Probability distribution function:
$$f_X(n)=\frac{\binom{q+p-1-n}{p-2}}{\binom{q+p-1}{p-1}}$$
for $n \le q$
The formula is equal to the numbers of ways to spread $q-n$ errors over $p-1$ pages divided by the number of ways to spread $q$ errors over $p$ pages.
http://en.wikipedia.org/wiki/Composition_(number_theory)
Expected value is easy:
$$E(X)=\frac{q}{p}$$
Variance and standard deviation will require some calculations...
$$Var(X)=\sum_{n=0}^{q}\frac{\binom{q+p-1-n}{p-2}}{\binom{q+p-1}{p-1}}\cdot n^2-\frac{q^2}{p^2}$$
Generally the Poisson Distribution is used to model the number of occurrences of a random variable in a given time interval or in your case the mean number of errors in your book $\ (q/p) $ and in general for events that do not occur very frequently.
Now a Poisson Distribution is defined to be
$$ \ f(X|\lambda) = \lambda^{x}e^{-\lambda}/x!\, $$
Where $\lambda$ would be the mean number of errors in your book:
$$ \ \lambda = q/p $$
and your random variable X is then the number of errors on any given page.
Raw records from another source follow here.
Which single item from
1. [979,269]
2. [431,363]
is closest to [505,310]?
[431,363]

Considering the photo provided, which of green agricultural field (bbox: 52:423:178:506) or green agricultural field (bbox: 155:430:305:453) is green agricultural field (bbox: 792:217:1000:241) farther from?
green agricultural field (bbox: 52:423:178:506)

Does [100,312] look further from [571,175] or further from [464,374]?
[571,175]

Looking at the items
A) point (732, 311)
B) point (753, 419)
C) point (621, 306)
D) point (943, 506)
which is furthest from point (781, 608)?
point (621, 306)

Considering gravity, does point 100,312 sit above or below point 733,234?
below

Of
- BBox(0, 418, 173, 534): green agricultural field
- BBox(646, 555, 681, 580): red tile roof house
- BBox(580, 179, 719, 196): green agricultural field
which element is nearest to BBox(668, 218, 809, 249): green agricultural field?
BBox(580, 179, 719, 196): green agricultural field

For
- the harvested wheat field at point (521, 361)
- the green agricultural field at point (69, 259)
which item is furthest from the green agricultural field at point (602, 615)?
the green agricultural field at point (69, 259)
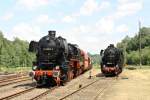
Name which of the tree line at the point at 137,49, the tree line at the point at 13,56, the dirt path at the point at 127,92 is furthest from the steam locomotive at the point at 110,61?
the tree line at the point at 137,49

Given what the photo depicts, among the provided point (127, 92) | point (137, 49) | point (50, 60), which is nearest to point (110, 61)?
point (50, 60)

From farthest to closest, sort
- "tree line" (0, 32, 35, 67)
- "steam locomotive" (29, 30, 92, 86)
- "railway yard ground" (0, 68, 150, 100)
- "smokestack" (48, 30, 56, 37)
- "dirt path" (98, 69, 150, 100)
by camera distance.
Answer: "tree line" (0, 32, 35, 67)
"smokestack" (48, 30, 56, 37)
"steam locomotive" (29, 30, 92, 86)
"dirt path" (98, 69, 150, 100)
"railway yard ground" (0, 68, 150, 100)

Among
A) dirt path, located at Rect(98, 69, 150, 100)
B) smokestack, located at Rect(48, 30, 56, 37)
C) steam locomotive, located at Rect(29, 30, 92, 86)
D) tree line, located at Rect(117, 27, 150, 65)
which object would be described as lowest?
dirt path, located at Rect(98, 69, 150, 100)

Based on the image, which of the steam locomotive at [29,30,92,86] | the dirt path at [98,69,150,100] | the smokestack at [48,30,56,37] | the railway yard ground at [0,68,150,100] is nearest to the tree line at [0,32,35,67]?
the smokestack at [48,30,56,37]

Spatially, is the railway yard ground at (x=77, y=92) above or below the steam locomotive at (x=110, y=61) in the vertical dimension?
below

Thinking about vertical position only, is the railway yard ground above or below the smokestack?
below

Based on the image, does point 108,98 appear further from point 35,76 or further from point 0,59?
point 0,59

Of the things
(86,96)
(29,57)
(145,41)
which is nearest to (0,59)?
(29,57)

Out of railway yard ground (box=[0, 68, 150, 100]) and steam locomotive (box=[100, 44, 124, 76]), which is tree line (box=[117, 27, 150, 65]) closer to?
steam locomotive (box=[100, 44, 124, 76])

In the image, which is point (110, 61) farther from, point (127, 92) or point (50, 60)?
point (127, 92)

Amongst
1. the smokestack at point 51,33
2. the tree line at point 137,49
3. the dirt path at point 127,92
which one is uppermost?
the tree line at point 137,49

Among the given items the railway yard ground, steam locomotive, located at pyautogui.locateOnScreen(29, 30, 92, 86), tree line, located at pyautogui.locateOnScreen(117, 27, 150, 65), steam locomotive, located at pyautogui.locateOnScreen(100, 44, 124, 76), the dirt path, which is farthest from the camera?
tree line, located at pyautogui.locateOnScreen(117, 27, 150, 65)

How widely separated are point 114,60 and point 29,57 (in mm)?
58799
We can now read the function $f(X|\lambda)$ as the probability of X errors on a page given that the mean number of errors in the book is $\lambda$.
Finding the expected value of a probability distribution is just a fancy way of asking what is the mean; for the Poisson Distribution that is the same thing as the mean we found earlier.
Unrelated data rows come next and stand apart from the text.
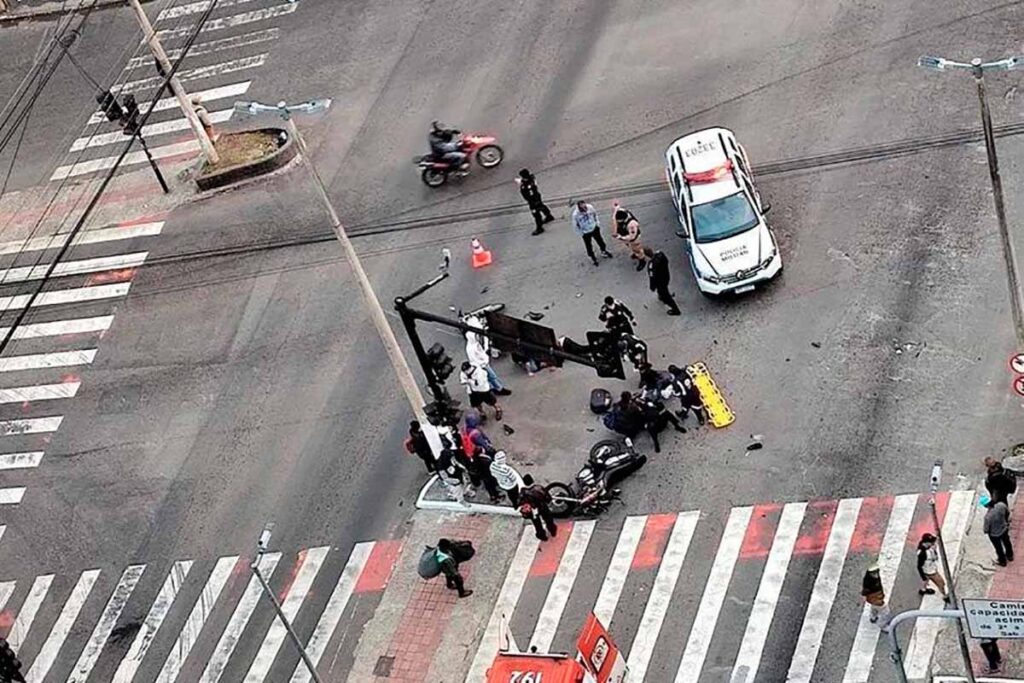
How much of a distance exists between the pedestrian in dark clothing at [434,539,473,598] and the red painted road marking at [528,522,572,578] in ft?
3.94

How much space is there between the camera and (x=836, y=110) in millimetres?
33312

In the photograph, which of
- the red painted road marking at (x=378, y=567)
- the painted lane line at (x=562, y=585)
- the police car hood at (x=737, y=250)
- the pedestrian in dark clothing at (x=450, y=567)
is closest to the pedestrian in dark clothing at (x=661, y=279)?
the police car hood at (x=737, y=250)

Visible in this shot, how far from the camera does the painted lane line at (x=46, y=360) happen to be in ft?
111

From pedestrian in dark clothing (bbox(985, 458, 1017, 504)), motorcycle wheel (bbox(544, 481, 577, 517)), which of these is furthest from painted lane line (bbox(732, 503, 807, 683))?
motorcycle wheel (bbox(544, 481, 577, 517))

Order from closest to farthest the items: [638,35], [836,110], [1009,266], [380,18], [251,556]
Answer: [1009,266]
[251,556]
[836,110]
[638,35]
[380,18]

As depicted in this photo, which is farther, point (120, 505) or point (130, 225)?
point (130, 225)

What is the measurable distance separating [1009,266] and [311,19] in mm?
23685

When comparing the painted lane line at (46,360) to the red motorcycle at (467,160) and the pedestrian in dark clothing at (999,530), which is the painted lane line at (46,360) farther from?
the pedestrian in dark clothing at (999,530)

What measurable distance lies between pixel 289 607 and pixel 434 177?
11.7m

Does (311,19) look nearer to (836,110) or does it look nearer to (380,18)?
(380,18)

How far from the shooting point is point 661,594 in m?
25.3

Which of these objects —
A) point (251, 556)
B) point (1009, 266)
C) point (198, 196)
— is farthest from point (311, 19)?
point (1009, 266)

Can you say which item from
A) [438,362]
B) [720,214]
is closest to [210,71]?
[720,214]

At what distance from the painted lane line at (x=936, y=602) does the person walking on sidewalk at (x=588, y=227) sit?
9.44 m
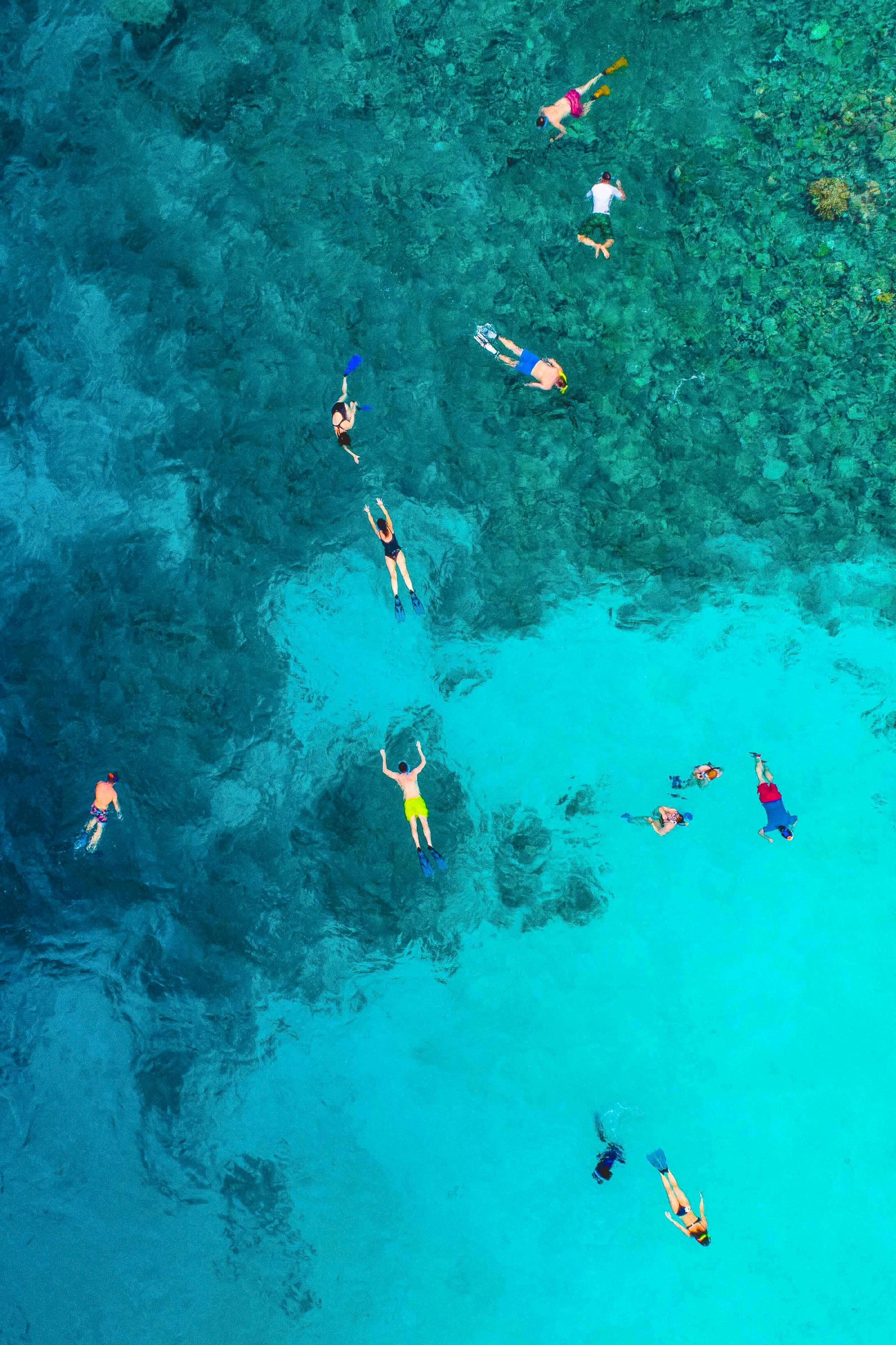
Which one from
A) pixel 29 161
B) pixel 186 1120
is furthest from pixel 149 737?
pixel 29 161

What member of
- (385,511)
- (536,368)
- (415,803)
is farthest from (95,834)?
(536,368)

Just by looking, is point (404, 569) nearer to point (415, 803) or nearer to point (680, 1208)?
point (415, 803)

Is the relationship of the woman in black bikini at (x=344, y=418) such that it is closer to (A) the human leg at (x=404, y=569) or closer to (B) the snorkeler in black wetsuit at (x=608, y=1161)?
(A) the human leg at (x=404, y=569)

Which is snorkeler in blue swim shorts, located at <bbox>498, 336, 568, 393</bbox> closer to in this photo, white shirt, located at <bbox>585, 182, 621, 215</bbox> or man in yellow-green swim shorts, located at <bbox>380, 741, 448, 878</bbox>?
white shirt, located at <bbox>585, 182, 621, 215</bbox>

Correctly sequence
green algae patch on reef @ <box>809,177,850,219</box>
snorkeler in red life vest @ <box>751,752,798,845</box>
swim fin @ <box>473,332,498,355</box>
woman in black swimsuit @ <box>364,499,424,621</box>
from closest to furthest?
snorkeler in red life vest @ <box>751,752,798,845</box>
woman in black swimsuit @ <box>364,499,424,621</box>
swim fin @ <box>473,332,498,355</box>
green algae patch on reef @ <box>809,177,850,219</box>

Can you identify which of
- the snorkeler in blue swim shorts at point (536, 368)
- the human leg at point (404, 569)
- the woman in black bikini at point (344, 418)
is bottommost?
the human leg at point (404, 569)

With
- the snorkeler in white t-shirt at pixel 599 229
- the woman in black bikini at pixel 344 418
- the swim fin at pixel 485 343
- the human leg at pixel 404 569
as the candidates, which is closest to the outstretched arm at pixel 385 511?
the human leg at pixel 404 569

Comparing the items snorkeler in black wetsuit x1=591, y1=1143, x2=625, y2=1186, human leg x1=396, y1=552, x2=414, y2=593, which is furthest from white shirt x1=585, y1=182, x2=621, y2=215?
snorkeler in black wetsuit x1=591, y1=1143, x2=625, y2=1186
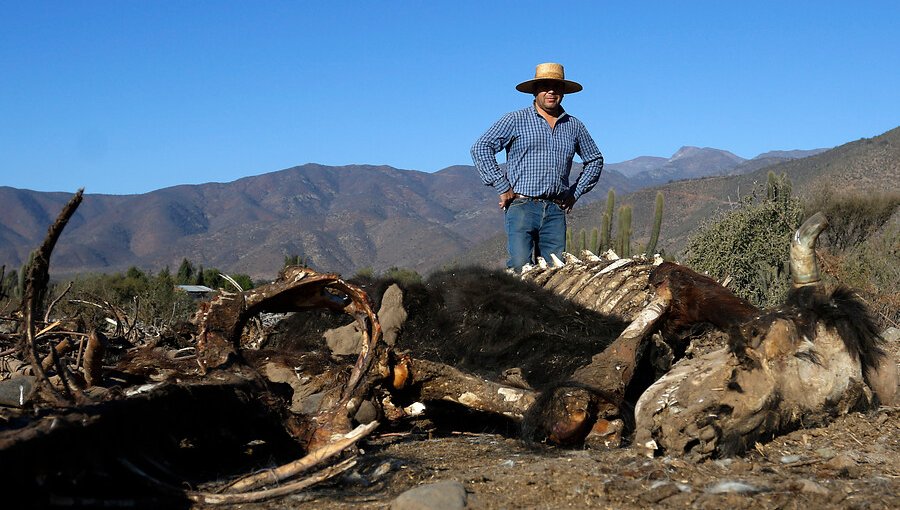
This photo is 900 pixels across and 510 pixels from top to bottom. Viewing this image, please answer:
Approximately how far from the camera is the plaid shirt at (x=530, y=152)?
26.2 feet

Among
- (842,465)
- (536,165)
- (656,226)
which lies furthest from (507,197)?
(656,226)

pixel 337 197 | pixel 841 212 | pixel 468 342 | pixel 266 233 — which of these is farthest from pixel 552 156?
pixel 337 197

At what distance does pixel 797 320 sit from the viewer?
4.04 metres

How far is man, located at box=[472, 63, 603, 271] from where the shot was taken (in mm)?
7984

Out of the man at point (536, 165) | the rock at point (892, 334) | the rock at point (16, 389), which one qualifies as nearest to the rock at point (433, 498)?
the rock at point (16, 389)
The variance can also be found by working out the simple sum
$$ E[X(X-1)] = E[X^2]- E[X] = \sum_0^\infty x(x-1)f(X|\lambda) $$
*hint along the way do a change of variables $y=x-2$
And by definition the variance we conclude that
$$ Var(X) = E[X^2]- (E[X])^2 = \lambda $$
The standard deviation is taken as the square root of the variance.